This is a Computer Vision project aiming to apply deep learning to point clouds for object classification and part/scene semantic segmentation. The implementation of the model has been inspired from the original PointNet paper admited to CVPR 2017 at the Computer Vision and Pattern Recognition subjects. PointNet is indeed a seminal paper in 3D perception.
PointNet takes raw point cloud data as input, which is typically collected from either a lidar or radar sensor. Unlike 2D pixel arrays (images) or 3D voxel arrays, point clouds have an unstructured representation in that the data is simply a collection (more specifically, a set) of the points captured during a lidar or radar sensor scan. In order to leverage existing techniques built around (2D and 3D) convolutions, many researchers and practitioners often discretize a point cloud by taking multi-view projections onto 2D space or quantizing it to 3D voxels. Given that the original data is manipulated, either approach can have negative impacts. For simplicity, it’ll be assumed that a point in a point cloud is fully described by its (x, y, z) coordinates. In practice, other features may be included, such as surface normal and intensity.
In the context of this project, we aquired Princeton ModelNet dataset of 10 classes already splitted into train and test sets. The 10 Categories are:
- toilet
- desk
- table
- bathtub
- chair
- bed
- dresser
- night_stand
- sofa
- monitor
Visualization without the Points Cloud
Visualization with the Points Cloud (4096 points)
Given that PointNet consumes raw point cloud data, it was necessary to develop an architecture that conformed to the unique properties of point sets. Among these, the authors emphasize:
Permutation (Order) Invariance: given the unstructured nature of point cloud data, a scan made up of N points has N! permutations. The subsequent data processing must be invariant to the different representations.

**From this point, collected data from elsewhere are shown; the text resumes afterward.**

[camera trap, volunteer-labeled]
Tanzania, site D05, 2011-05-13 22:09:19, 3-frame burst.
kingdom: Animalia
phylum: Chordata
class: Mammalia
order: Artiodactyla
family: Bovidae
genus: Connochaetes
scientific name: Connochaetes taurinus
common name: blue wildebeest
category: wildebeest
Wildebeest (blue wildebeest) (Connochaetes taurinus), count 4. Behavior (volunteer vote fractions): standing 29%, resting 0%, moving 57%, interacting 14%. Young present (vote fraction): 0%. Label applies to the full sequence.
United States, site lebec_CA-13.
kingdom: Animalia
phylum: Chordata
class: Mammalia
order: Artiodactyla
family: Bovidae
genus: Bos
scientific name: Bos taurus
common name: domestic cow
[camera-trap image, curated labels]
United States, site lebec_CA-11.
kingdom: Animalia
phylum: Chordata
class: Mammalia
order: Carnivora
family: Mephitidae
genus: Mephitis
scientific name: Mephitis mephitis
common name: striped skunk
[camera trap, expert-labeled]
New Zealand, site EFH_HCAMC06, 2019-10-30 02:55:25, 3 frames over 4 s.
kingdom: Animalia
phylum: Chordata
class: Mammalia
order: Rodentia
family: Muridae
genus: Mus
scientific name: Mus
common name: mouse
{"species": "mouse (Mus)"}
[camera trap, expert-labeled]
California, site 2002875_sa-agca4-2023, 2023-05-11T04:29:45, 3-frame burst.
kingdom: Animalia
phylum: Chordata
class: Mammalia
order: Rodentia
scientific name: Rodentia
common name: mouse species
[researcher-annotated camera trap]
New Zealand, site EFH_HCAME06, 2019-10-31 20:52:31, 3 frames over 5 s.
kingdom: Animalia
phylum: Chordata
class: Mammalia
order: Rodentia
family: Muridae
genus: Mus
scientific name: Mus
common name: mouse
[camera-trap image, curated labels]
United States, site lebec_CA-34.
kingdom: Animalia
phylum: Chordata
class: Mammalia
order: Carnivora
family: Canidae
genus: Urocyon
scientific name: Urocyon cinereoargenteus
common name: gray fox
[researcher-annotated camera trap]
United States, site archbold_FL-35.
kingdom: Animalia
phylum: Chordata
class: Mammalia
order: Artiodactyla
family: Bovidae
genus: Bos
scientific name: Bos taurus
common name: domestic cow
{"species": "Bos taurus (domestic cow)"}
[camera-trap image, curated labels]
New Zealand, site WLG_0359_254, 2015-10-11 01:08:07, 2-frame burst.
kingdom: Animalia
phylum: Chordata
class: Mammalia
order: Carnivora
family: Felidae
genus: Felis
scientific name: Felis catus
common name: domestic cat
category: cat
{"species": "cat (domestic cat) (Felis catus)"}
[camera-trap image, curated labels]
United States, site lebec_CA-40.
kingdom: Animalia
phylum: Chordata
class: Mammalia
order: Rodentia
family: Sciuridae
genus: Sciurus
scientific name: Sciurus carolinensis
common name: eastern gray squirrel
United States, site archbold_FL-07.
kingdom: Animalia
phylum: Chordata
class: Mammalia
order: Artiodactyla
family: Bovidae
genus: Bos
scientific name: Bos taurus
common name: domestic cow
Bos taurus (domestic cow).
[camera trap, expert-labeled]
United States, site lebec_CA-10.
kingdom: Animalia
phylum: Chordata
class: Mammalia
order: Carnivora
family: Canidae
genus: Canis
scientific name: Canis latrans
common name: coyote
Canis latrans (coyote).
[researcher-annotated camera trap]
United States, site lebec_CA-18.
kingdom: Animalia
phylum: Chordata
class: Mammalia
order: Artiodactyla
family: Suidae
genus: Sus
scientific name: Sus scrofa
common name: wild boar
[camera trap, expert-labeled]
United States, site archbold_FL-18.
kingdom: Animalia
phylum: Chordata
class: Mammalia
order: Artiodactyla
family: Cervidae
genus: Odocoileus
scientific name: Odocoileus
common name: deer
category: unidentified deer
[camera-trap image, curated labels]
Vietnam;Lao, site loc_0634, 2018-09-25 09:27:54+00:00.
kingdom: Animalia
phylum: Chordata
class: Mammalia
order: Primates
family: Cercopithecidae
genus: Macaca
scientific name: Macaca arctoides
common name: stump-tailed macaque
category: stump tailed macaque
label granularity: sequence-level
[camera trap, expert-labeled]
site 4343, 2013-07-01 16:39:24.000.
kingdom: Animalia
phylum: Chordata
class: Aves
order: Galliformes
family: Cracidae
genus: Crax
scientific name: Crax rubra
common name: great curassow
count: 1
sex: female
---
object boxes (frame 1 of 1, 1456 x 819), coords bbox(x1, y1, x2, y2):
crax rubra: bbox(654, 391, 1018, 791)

Transformation Invariance: classification and segmentation outputs should be unchanged if the object undergoes certain transformations, including rotation and translation.
Point Interactions: the interaction between neighboring points often carries useful information (i.e., a single point should not be treated in isolation). Whereas classification need only make use of global features, segmentation must be able to leverage local point features along with global point features.
PointNet Architechture
The architecture is surprisingly simple and quite intuitive. The classification network uses a shared multi-layer perceptron (MLP) to map each of the n points from three dimensions (x, y, z) to 64 dimensions. It’s important to note that a single multi-layer perceptron is shared for each of the n points (i.e., mapping is identical and independent on the n points). This procedure is repeated to map the n points from 64 dimensions to 1024 dimensions. With the points in a higher-dimensional embedding space, max pooling is used to create a global feature vector in ℝ¹⁰²⁴.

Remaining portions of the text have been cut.